REQUIRED ACTION. Leaving out all images, write out the records that follow exactly.
::::
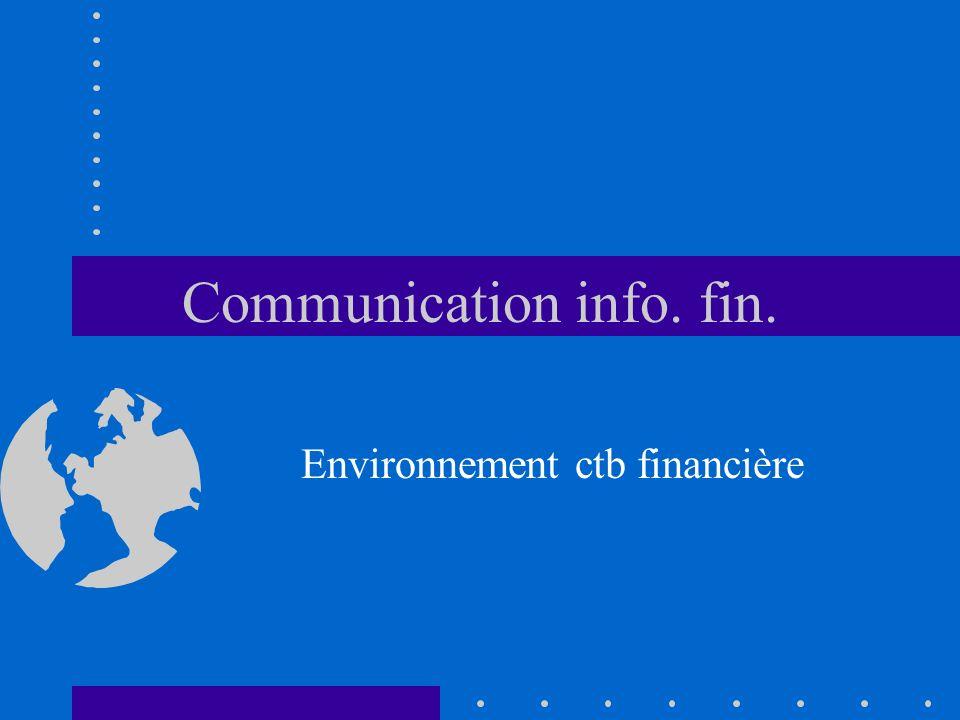 Communication info. fin. Environnement ctb financière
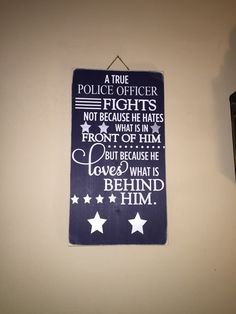 Police officer sign - a true police officer sign - police sign - police officer gifts - police family - cop sign - sheriff sign - hero gift Police Officer Girlfriend, Police Wife Life, Police Family, Police Sign, Police Love, Vinyl Signs, Wood Signs, Police Memorial, Police Gifts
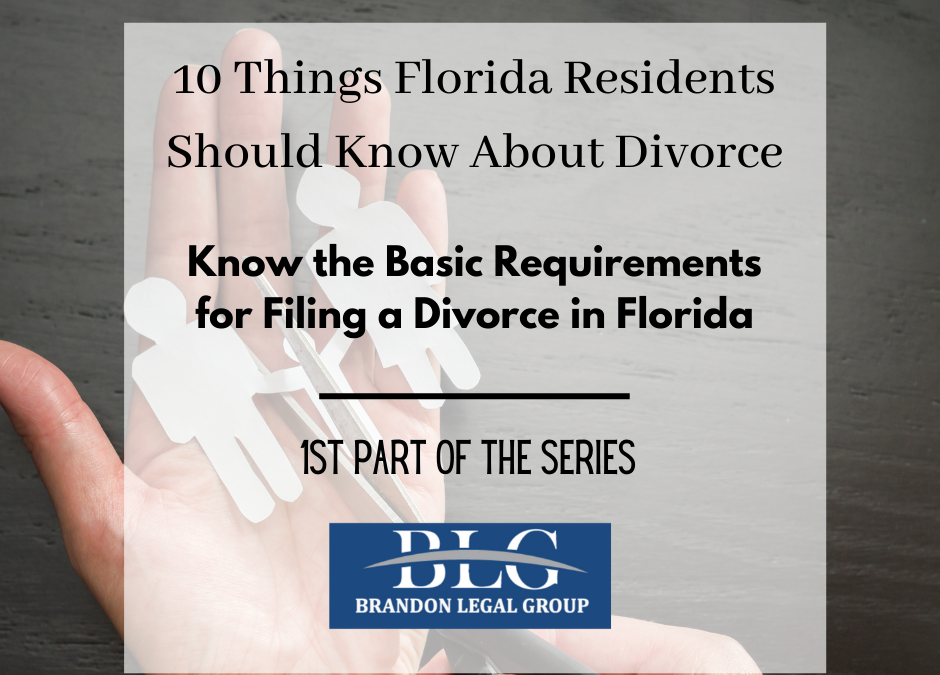 Know the Basic Requirements for Filing a Divorce in Florida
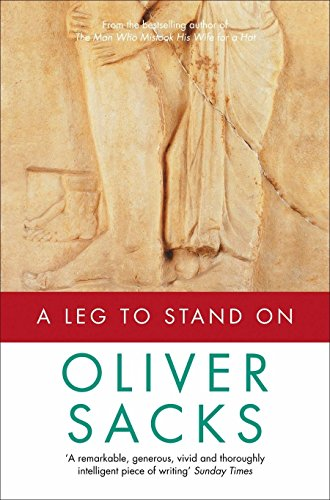 Pdf download a leg to stand on best book by oliver sacks free pdf download books by oliver sacks dr oliver sacks s books awakenings an anthropologist on mars and the bestselling the man who mistook his wife for a fandeluxe Choice Image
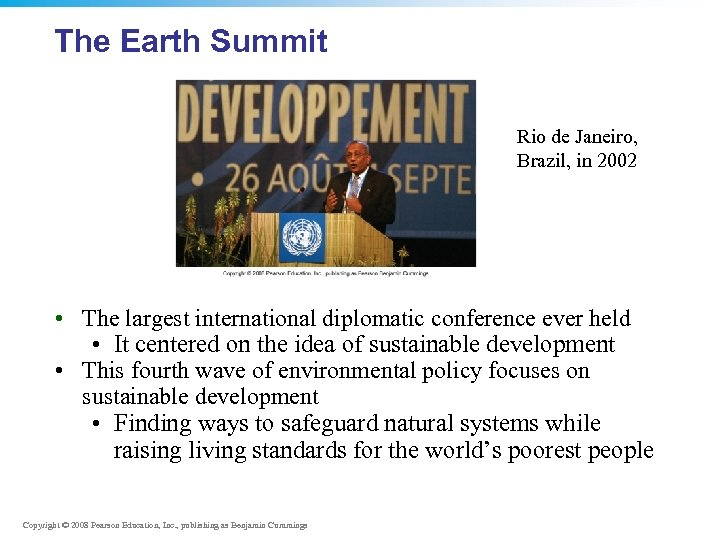 The Earth Summit Rio de Janeiro, Brazil, in 2002 • The largest international diplomatic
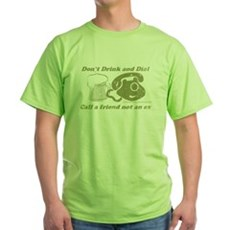 Don't Drink and Dial Green T-Shirt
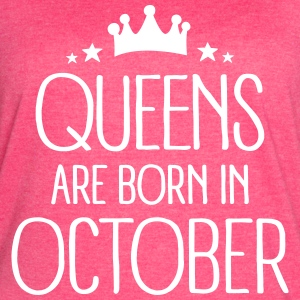 Queens Are Born In October T-Shirts - Women's Vintage Sport T-Shirt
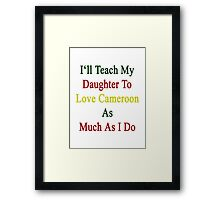 I'll Teach My Daughter To Love Cameroon As Much As I Do  Framed Print
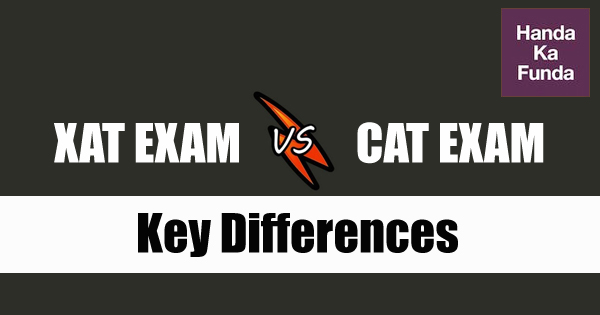 What are the key differences between the CAT and XAT exam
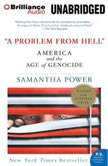 A Problem From Hell America and the Age of Genocide, Samantha Power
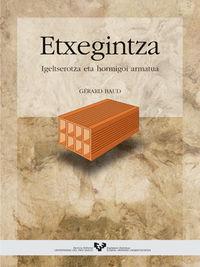 Etxegintza - Igeltserotza Eta Hormigoi Armatua - Gerard Baud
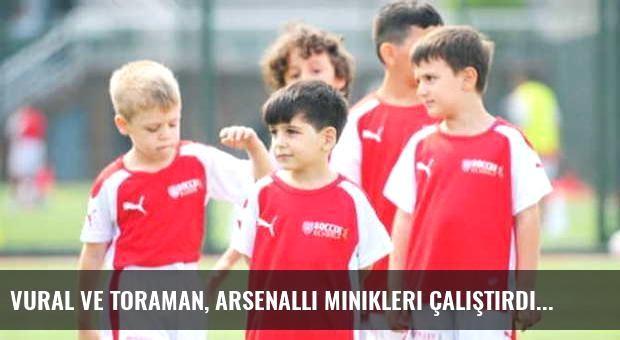 Vural ve Toraman, Arsenalli minikleri çalıştırdı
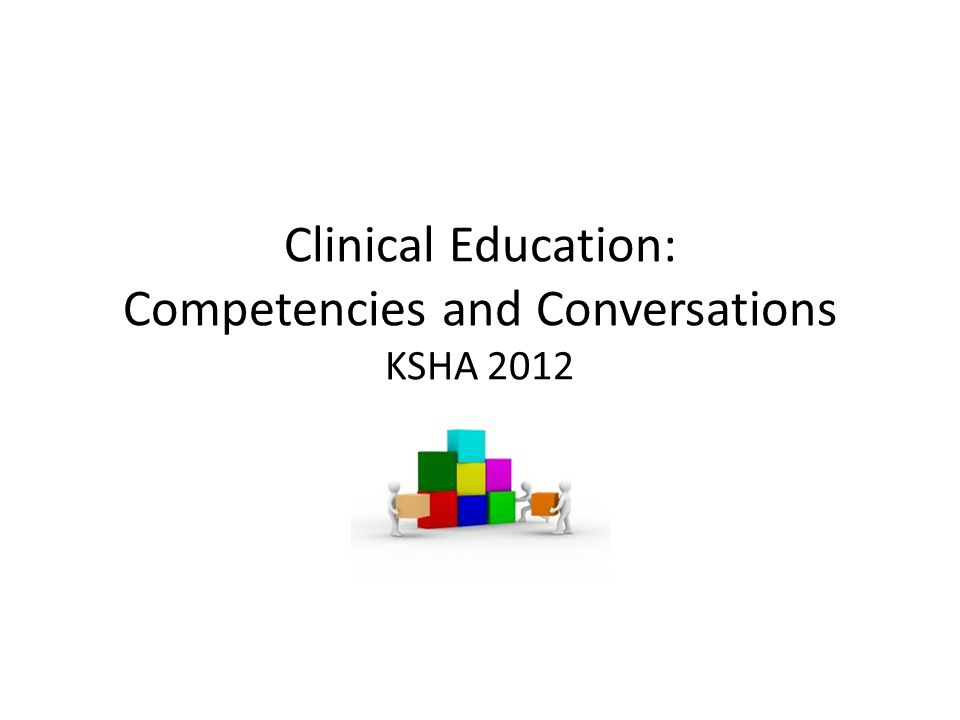 Clinical Education: Competencies and Conversations KSHA 2012 KSHA 2012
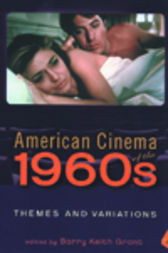 American Cinema of the 1960s by Barry Keith Grant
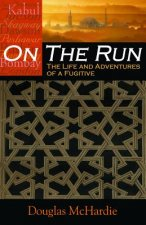 On the Run: The Life and Adventures of a Fugitive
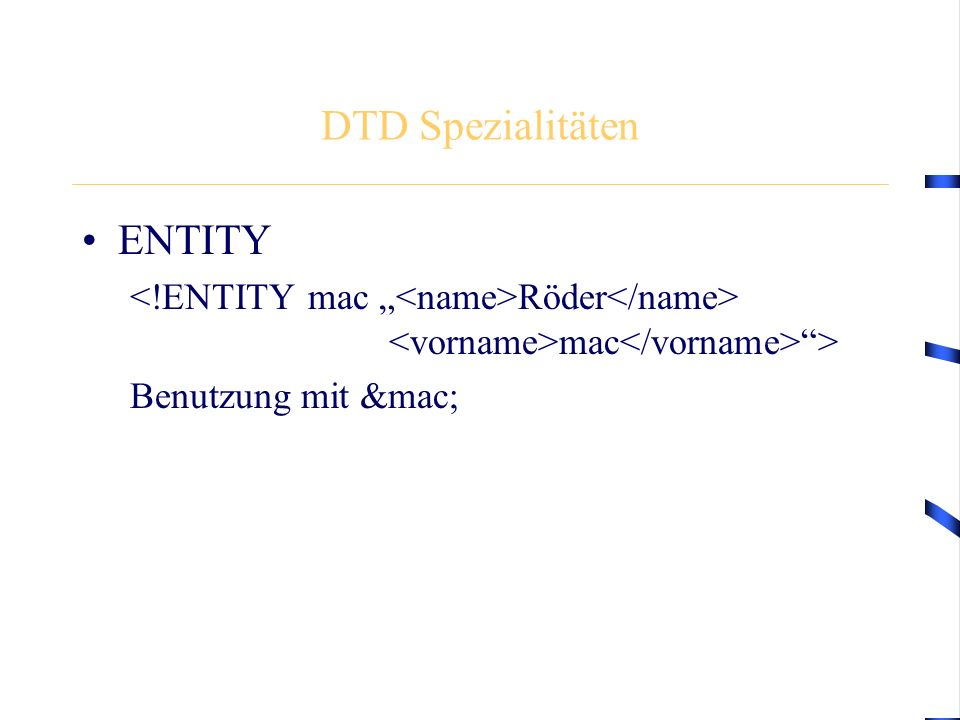 """DTD Spezialitäten ENTITY Röder mac """"> Benutzung mit &mac;"""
::::
TASK OUTPUT.
 Communication info. fin. Environnement ctb financière
 Police officer sign - a true police officer sign - police sign - police officer gifts - police family - cop sign - sheriff sign - hero gift Police Officer Girlfriend, Police Wife Life, Police Family, Police Sign, Police Love, Vinyl Signs, Wood Signs, Police Memorial, Police Gifts
 Know the Basic Requirements for Filing a Divorce in Florida
 Pdf download a leg to stand on best book by oliver sacks free pdf download books by oliver sacks dr oliver sacks s books awakenings an anthropologist on mars and the bestselling the man who mistook his wife for a fandeluxe Choice Image
 The Earth Summit Rio de Janeiro, Brazil, in 2002 • The largest international diplomatic
 Don't Drink and Dial Green T-Shirt
 Queens Are Born In October T-Shirts - Women's Vintage Sport T-Shirt
 I'll Teach My Daughter To Love Cameroon As Much As I Do  Framed Print
 What are the key differences between the CAT and XAT exam
 A Problem From Hell America and the Age of Genocide, Samantha Power
 Etxegintza - Igeltserotza Eta Hormigoi Armatua - Gerard Baud
 Vural ve Toraman, Arsenalli minikleri çalıştırdı
 Clinical Education: Competencies and Conversations KSHA 2012 KSHA 2012
 American Cinema of the 1960s by Barry Keith Grant
 On the Run: The Life and Adventures of a Fugitive
 """DTD Spezialitäten ENTITY Röder mac """"> Benutzung mit &mac;"""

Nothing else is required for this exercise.